Uno studio interessante sul gergo dei criminali è stato condotto da Niceforo il quale ha analizzato l’aspetto atavico e selvaggio che emerge dall’uso di simboli e geroglifici. Proprio come l’uomo primitivo, il criminale, non usa la scrittura alfabetica, ma segni ideografici e come il pazzo, ha una psiche primitiva, non del tutto evoluta. Le pareti delle carceri sono i loro fogli preferiti di cui si servono per comunicare, per progettare nuovi schemi di “gioco” e complotti. La sua è una lotta contro l’intera società, vuole minarla e distruggerla, per questo ha bisogno di un gergo complesso rispetto agli altri.

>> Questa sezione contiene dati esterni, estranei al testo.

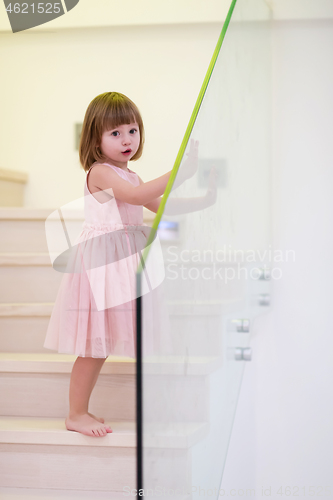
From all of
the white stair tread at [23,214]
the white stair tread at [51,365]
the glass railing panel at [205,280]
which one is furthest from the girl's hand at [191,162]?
the white stair tread at [23,214]

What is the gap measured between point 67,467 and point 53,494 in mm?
72

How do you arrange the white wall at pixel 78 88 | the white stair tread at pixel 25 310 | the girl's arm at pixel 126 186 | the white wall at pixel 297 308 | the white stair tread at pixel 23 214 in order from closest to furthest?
the girl's arm at pixel 126 186, the white stair tread at pixel 25 310, the white stair tread at pixel 23 214, the white wall at pixel 297 308, the white wall at pixel 78 88

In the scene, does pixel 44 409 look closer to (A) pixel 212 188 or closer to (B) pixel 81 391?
(B) pixel 81 391

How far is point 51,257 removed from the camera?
1.79m

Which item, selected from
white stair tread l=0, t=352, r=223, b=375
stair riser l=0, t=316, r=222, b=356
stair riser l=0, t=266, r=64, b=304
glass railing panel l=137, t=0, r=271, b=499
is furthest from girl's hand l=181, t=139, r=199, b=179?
stair riser l=0, t=266, r=64, b=304

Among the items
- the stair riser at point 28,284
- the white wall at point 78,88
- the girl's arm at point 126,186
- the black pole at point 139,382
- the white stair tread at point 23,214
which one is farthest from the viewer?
the white wall at point 78,88

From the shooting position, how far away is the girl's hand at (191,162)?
89 centimetres

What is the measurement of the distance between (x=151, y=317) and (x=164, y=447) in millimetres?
234

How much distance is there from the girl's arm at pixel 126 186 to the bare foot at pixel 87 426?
568 mm

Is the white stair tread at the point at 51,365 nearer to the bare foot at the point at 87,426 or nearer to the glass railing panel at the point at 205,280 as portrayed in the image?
the bare foot at the point at 87,426

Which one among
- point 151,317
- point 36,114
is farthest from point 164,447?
point 36,114

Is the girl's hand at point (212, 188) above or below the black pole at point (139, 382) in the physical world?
above

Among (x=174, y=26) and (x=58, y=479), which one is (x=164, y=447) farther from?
(x=174, y=26)

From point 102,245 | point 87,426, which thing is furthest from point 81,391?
point 102,245
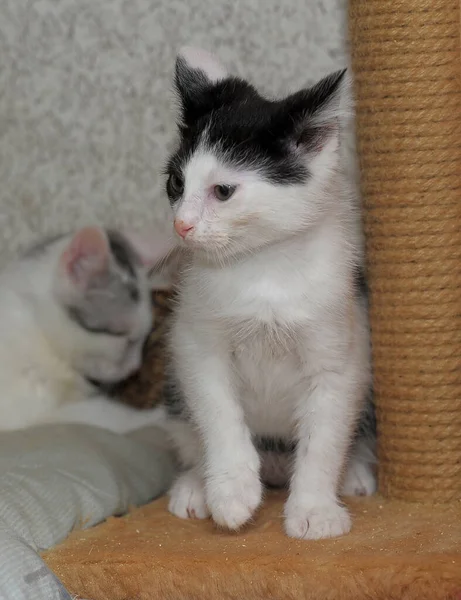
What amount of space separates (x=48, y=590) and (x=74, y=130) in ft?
6.03

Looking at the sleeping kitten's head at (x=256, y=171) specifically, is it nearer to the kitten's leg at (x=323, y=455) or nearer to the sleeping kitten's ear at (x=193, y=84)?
the sleeping kitten's ear at (x=193, y=84)

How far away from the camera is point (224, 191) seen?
5.03 feet

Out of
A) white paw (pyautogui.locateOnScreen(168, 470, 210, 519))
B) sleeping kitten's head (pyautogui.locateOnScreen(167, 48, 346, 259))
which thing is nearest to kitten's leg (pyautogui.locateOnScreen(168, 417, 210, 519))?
white paw (pyautogui.locateOnScreen(168, 470, 210, 519))

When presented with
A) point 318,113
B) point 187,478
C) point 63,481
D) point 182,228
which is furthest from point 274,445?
point 318,113

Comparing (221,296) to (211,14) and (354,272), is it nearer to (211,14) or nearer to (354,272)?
(354,272)

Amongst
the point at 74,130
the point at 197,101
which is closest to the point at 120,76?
the point at 74,130

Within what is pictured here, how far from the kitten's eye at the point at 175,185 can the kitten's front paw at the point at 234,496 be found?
1.64 feet

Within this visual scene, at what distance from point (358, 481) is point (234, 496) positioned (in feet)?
1.42

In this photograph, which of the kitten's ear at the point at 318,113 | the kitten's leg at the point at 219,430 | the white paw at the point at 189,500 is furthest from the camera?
the white paw at the point at 189,500

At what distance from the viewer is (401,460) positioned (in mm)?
1873

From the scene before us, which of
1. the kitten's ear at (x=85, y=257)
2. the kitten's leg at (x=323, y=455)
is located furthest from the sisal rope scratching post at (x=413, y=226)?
the kitten's ear at (x=85, y=257)

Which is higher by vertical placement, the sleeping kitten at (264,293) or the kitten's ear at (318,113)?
the kitten's ear at (318,113)

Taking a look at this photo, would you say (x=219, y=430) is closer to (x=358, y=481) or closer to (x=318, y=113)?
(x=358, y=481)

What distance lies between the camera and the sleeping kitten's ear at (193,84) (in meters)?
1.70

Le organizzazioni malavitose nascono, come è noto, sottoforma di associazioni i cui membri si fanno garanti di un sistema politico e socio economico alternativo e, a loro dire, più efficiente di quello legale offerto dallo Stato. Creano un microcosmo fatto di frasi, codici, gesti e riti segreti, comprensibili solo dagli associati che se ne servono, oltre che come elementi aggreganti, anche come strumento di difesa rispetto alla società dei “normali”. Come afferma Ferrero, il loro linguaggio «vuole rivaleggiare con la società degli onesti offrendole un’alternativa linguistica totale...l’ambizione a porsi come un’anti società che imita, in tutto, modi e forme della società che li ha esclusi o da cui si sono esclusi».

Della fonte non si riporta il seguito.